Text segment:
━━━━

About 100,000 retired Minnesota public employees this year are getting the smallest percentage increase in their pensions since 1980.
But it’s hard to feel sorry when they’ve done very well over the past eight years, with a cumulative increase in benefits of 94 percent, compared to inflation growth of under 25 percent in the period. In addition, their benefits are subject to less risk than most of us face with our retirement plans.
Citizens rightfully should ask if the unique way public employee benefits are adjusted meets some broad public purpose of efficiency or fairness. It seems clear they don’t. And as state government grapples with its worst deficit in 20 years, it would be wise to take another look at these lopsided retirement plans.
Pension plans come in two basic forms. A defined benefit plan provides guaranteed, post-retirement payments based on a formula that usually involves years of service, rank and earnings. Social Security is essentially a defined benefit plan, as are most older company pensions.

━━━━

Material:

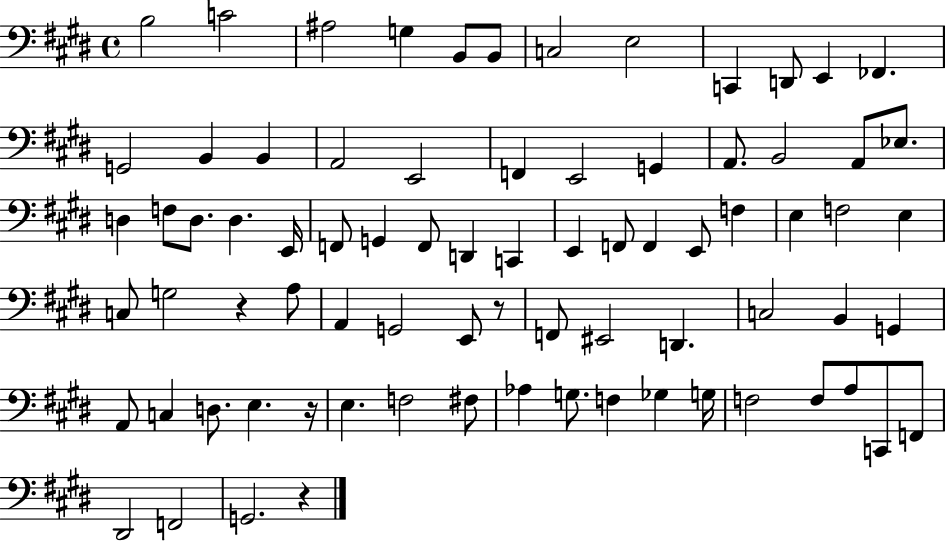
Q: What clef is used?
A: bass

━━━━

Requirements:
A – From the commentary on Minnesota public employee pensions, list each factor that a defined benefit formula usually involves.
B – Write the next part of the commentary on Minnesota public employee pensions, starting after its final sentence.

Outputs by task:
A – Years of service, rank, and earnings.

B –
The second form is the defined contribution plan, in which the employer pays a stipulated amount or percentage of earnings into an investment plan on behalf of the employee. The amount that any eventual retiree can draw out depends on how much was paid in and on the performance of the investment. The most familiar examples are the 401(k) and 403(b) plans.
The Minnesota public employees’ pension combines the best features of both, at least from the point of view of retirees. For taxpayers, however, it’s like being on the wrong side of the “heads I win, tails you lose” coin toss game.
For many government employees in Minnesota, the underlying plan is basically one with defined benefits. Work a certain number of years and you qualify for retirement at a certain percentage of your earnings. The government also guarantees an annual adjustment for inflation, up to 2.5 percent. This is not much different from what autoworkers or federal civil service workers are offered.
But there’s a kicker. The state, and some local governments, pays a portion of their payrolls into a fund invested by the State Board of Investment. If the investment returns are high, plan managers can increase pensions proportionately for everyone.
However, if the market is bad and investment returns are low, retirees do not run any risk of pension reduction. Governments — and by extension taxpayers — are liable for any deficiency.
Heads I win, tails you lose.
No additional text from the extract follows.